- WHAT TO WORK ON -
Starting at the line containing "Borgo della Meliana: Apartments" and ending at the line containing "Music in the", print every line of the material below exactly, both ends included, and stop there.

- SOURCE INFORMATION -

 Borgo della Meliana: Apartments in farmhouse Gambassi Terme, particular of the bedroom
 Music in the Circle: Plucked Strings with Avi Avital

* * *

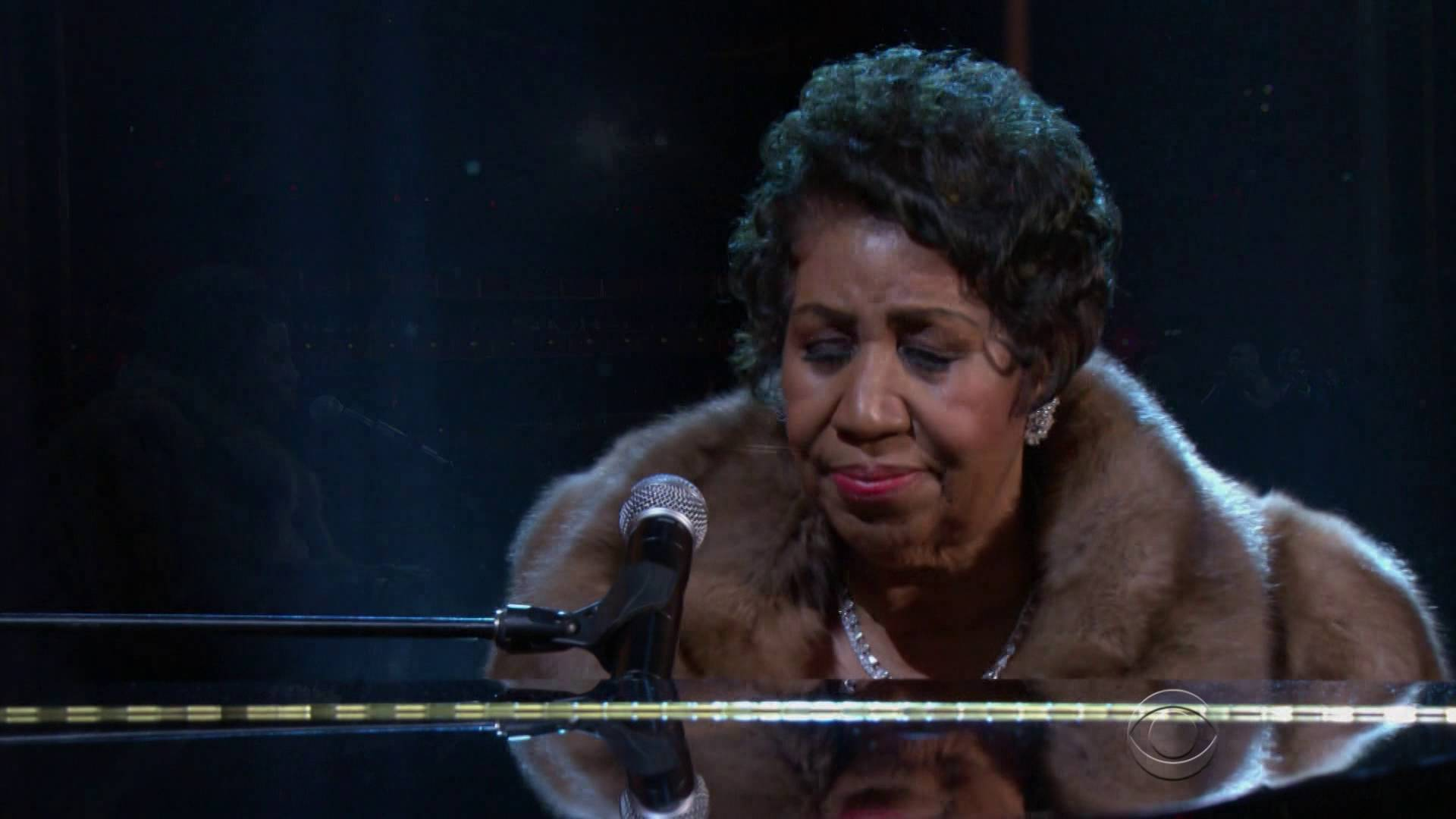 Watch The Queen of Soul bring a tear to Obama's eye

--

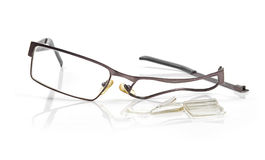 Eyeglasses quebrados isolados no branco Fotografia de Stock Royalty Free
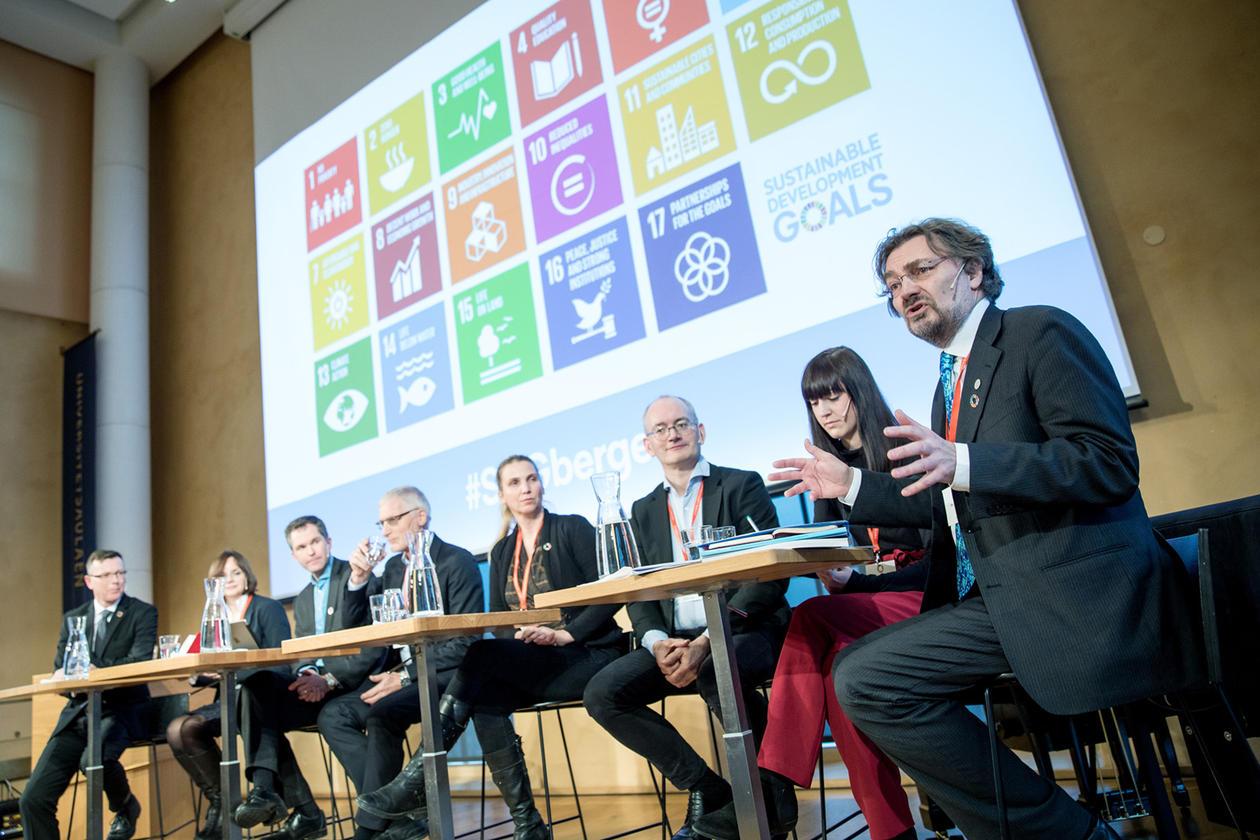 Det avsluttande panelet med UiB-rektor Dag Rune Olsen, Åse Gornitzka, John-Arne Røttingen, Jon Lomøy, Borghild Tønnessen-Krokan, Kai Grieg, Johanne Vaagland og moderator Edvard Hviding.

- OUTPUT OF THE TASK -
 Borgo della Meliana: Apartments in farmhouse Gambassi Terme, particular of the bedroom
 Music in the Circle: Plucked Strings with Avi Avital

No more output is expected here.